_Selected text_:
On September 20, 2021, the nonpartisan Senate parliamentarian, Elizabeth MacDonough, rejected Democrats’ effort to include immigration reforms that offered a pathway to citizenship for millions of undocumented individuals as part of their 10-year, $3.5 trillion spending bill.
She said the proposed immigration reforms are considered major policy changes that cannot be approved through reconciliation—which is a legislative process only meant to address only budget-related issues—because the implications of such changes significantly outweigh the impact on the budget plan.
The parliamentarian also rejected arguments from Democrats that the 2005 GOP-led reconciliation bill involved including immigration provisions in a budget plan to address a visa backlog. She disputed that the 2005 bill was backed by bipartisan support from both Democrats and Republicans, and it did not address legal immigration status.
The Democrats were hoping to pass immigration reforms through the $3.5 trillion social policy package they passed in August. The reconciliation process allows the party to pass the bill with only 50 votes and the vice president’s tie-breaking vote without being subject to Republican filibusters.

Stored items:
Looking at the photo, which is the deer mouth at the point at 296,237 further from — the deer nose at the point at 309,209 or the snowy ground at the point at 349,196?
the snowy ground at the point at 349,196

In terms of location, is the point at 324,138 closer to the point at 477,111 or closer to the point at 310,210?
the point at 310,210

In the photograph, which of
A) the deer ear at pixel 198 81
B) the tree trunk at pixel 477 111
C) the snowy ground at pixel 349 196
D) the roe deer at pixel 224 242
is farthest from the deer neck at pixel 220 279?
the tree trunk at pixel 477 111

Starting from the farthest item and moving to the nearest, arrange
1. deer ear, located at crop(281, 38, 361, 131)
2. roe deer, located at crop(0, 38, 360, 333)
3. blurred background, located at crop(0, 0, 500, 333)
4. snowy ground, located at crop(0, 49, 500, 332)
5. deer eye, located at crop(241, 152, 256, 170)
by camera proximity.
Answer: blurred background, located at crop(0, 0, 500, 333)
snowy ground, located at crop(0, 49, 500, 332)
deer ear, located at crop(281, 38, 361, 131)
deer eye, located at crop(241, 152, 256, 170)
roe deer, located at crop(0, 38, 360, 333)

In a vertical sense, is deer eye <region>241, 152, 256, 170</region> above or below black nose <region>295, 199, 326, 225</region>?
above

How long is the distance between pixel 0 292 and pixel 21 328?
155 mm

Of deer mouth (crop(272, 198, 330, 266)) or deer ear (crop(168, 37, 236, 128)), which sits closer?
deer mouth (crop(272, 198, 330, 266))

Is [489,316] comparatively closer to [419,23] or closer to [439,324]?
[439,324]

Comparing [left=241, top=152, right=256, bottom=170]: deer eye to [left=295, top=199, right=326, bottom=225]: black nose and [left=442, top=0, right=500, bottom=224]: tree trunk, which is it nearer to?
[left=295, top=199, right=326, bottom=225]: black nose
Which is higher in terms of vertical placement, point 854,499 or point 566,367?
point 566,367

...

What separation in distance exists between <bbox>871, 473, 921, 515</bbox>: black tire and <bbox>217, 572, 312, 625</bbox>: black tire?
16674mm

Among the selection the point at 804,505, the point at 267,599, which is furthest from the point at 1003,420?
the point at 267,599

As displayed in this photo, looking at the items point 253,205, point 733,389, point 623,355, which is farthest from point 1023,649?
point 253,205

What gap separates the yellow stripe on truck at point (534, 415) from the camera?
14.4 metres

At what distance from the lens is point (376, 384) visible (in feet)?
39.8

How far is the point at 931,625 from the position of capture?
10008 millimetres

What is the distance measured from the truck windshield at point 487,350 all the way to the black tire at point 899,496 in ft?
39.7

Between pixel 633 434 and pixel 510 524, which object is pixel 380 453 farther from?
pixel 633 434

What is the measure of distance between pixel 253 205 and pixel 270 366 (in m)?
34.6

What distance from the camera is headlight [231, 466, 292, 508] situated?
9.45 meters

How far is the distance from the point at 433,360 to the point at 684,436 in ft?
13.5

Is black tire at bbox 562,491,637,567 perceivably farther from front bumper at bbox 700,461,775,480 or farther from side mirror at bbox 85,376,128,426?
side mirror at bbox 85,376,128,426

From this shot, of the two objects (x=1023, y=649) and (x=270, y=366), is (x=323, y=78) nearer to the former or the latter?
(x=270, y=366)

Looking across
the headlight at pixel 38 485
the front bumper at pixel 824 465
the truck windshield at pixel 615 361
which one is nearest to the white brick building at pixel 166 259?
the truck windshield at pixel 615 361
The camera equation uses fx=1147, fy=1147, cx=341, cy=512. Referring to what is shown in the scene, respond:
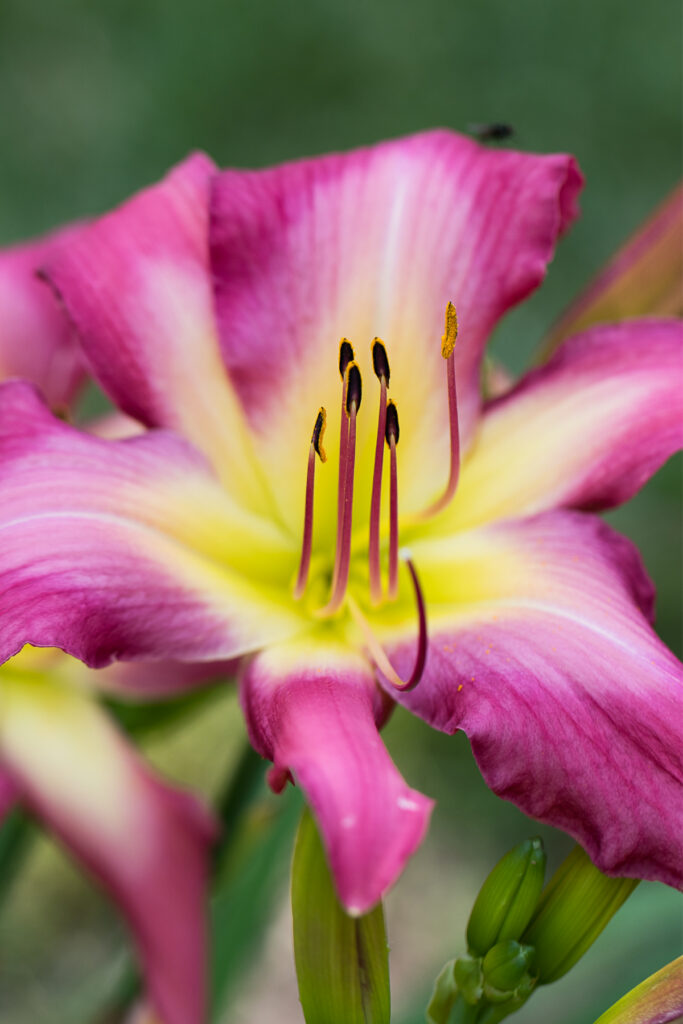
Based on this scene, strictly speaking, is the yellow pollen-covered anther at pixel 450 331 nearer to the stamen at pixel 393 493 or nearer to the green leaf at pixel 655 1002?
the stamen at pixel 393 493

* * *

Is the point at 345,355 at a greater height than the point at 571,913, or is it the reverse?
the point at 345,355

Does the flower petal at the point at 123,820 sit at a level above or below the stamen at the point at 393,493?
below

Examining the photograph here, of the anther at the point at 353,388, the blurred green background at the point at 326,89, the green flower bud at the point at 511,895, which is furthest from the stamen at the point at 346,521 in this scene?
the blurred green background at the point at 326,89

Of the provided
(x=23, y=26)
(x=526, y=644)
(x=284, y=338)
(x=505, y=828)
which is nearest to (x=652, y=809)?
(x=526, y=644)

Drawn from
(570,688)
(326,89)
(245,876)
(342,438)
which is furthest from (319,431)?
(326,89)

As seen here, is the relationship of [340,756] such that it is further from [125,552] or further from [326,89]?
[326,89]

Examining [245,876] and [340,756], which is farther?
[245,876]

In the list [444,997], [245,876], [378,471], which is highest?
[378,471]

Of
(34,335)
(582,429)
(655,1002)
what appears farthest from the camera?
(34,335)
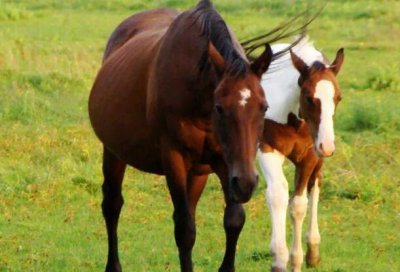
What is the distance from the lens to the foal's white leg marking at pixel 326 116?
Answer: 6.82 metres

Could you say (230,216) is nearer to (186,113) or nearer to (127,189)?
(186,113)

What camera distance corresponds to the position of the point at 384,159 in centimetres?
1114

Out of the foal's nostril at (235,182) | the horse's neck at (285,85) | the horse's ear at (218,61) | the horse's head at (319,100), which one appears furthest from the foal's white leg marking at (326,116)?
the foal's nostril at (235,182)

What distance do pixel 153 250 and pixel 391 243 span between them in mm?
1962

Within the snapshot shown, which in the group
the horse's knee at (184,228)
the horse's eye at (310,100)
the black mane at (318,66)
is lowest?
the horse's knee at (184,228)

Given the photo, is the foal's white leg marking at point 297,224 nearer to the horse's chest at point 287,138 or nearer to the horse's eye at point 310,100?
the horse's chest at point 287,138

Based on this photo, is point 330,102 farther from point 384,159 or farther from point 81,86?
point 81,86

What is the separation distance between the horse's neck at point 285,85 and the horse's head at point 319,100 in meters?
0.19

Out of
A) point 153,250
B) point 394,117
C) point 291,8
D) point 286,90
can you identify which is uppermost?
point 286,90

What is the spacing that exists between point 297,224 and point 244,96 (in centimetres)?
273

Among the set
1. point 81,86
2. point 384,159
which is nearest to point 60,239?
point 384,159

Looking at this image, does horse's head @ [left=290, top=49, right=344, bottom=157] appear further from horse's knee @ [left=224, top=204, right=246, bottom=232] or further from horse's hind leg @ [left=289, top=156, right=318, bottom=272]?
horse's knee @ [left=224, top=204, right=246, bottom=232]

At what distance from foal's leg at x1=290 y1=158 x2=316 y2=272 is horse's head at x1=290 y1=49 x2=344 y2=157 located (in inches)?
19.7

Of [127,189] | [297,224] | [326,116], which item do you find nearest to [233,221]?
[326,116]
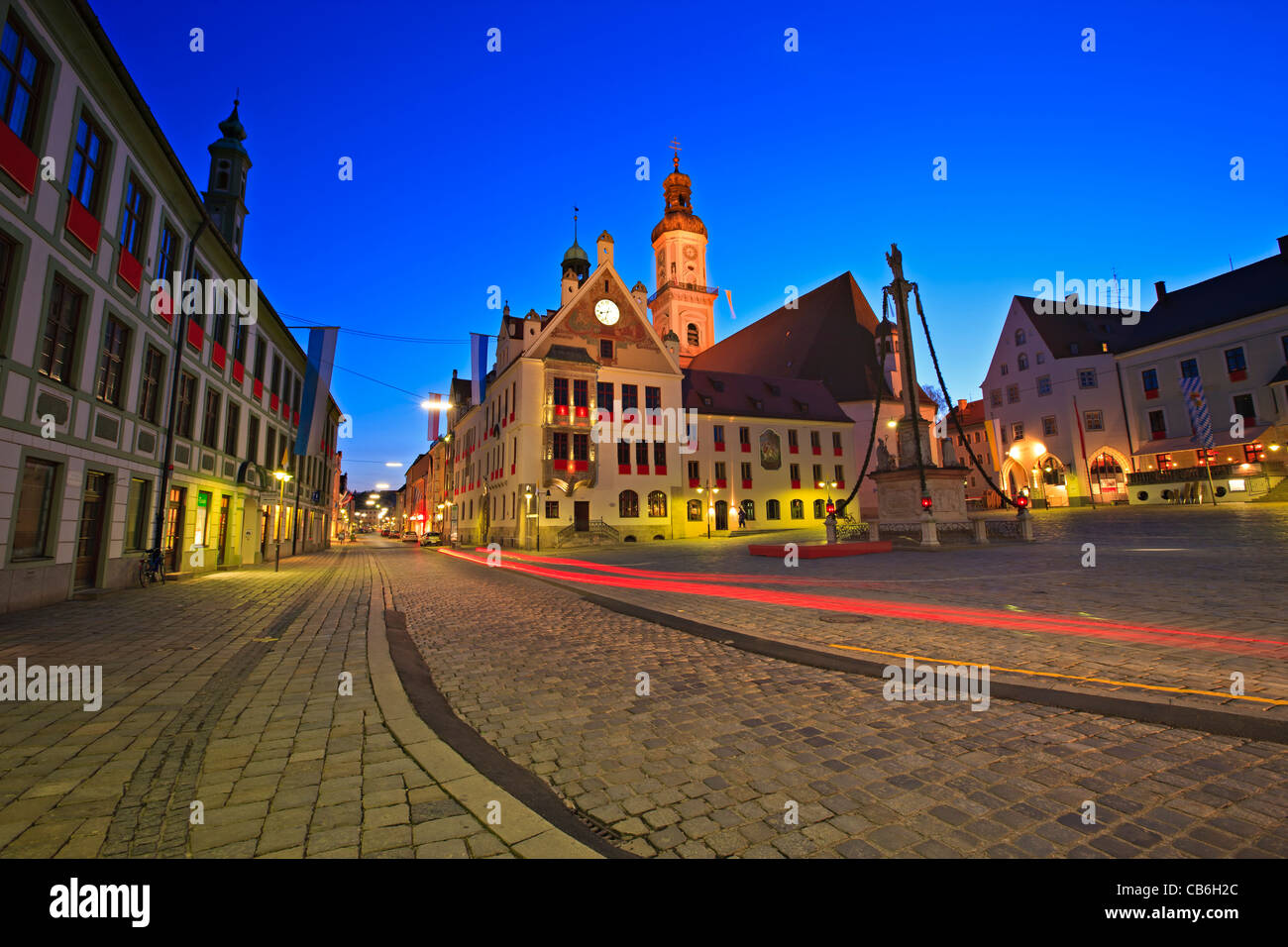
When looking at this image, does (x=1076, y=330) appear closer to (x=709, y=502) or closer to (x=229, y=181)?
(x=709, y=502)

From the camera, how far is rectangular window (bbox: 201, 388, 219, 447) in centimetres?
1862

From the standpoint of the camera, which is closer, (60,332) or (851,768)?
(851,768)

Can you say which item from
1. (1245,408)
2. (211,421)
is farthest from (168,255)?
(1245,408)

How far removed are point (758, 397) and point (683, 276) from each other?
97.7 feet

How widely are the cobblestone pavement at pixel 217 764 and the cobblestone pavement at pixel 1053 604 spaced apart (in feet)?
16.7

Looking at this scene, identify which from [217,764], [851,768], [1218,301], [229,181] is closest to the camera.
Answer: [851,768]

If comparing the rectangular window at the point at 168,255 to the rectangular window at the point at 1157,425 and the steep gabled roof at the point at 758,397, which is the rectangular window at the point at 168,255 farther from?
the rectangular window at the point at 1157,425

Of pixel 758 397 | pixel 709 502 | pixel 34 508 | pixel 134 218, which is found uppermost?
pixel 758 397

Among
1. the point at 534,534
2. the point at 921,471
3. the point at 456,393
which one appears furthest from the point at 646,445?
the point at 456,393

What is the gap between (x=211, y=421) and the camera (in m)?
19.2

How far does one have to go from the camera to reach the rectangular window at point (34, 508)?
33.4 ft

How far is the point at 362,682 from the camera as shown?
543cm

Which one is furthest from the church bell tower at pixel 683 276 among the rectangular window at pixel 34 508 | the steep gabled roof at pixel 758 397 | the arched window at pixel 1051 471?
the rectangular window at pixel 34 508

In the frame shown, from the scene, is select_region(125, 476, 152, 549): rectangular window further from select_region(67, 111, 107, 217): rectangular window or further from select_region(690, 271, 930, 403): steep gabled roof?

_Work item 1_: In the article on the parliamentarian's immigration ruling, condense the paragraph beginning "The Democrats were hoping" into two short sentences, keeping its main facts.
_Work item 2_: Continue the article on the parliamentarian's immigration ruling from the point where it stops.
The rows aren't needed for this work.

_Result 1_: Democrats hoped to pass immigration reforms through the $3.5 trillion social policy package they passed in August. Reconciliation lets them pass the bill with only 50 votes plus the vice president's tie-breaking vote, without facing Republican filibusters.

_Result 2_:
The following are the immigration provisions the Democrats fought to include in the spending bill:
- Deferred Action for Childhood Arrivals (DACA) recipients or Dreamers who have been continuously living in the United States since January 1, 2021, and either earned a consistent income for three years, graduated from a college or vocational school, or honorably served in the military can apply for legal permanent residency (or a green card) after paying a $1,500 fee, as well as passing background and medical checks.
- Temporary Protected Status (TPS) beneficiaries who have been in the U.S. for at least three years, had been qualified for TPS on January 1, 2017, and are not otherwise ineligible for TPS can apply for a green card after paying a $1,500 fee, as well as passing background and medical checks.
- Deferred Enforced Departure (DED) recipients who have been in the U.S. for at least three years, were eligible for DED as of January 20, 2021, and not otherwise ineligible for TPS can apply for a green card after paying a $1,500 fee, as well as passing background and medical checks.
- Essential workers (e.g., agriculture and food, healthcare, logistics and transportation, information technology systems, water, energy, etc.) who have been in the U.S. since January 1, 2021, and provide proof of consistently earned income can apply for a green card after paying a $1,500 fee, as well as passing background and medical checks.
- Family-based green card applicants whose priority date is more than two years old could apply to adjust their status after paying a fee of $2,500.
- Employment-based green card applicants whose priority date is more than two years old could also apply to adjust their status after paying a fee of $5,000.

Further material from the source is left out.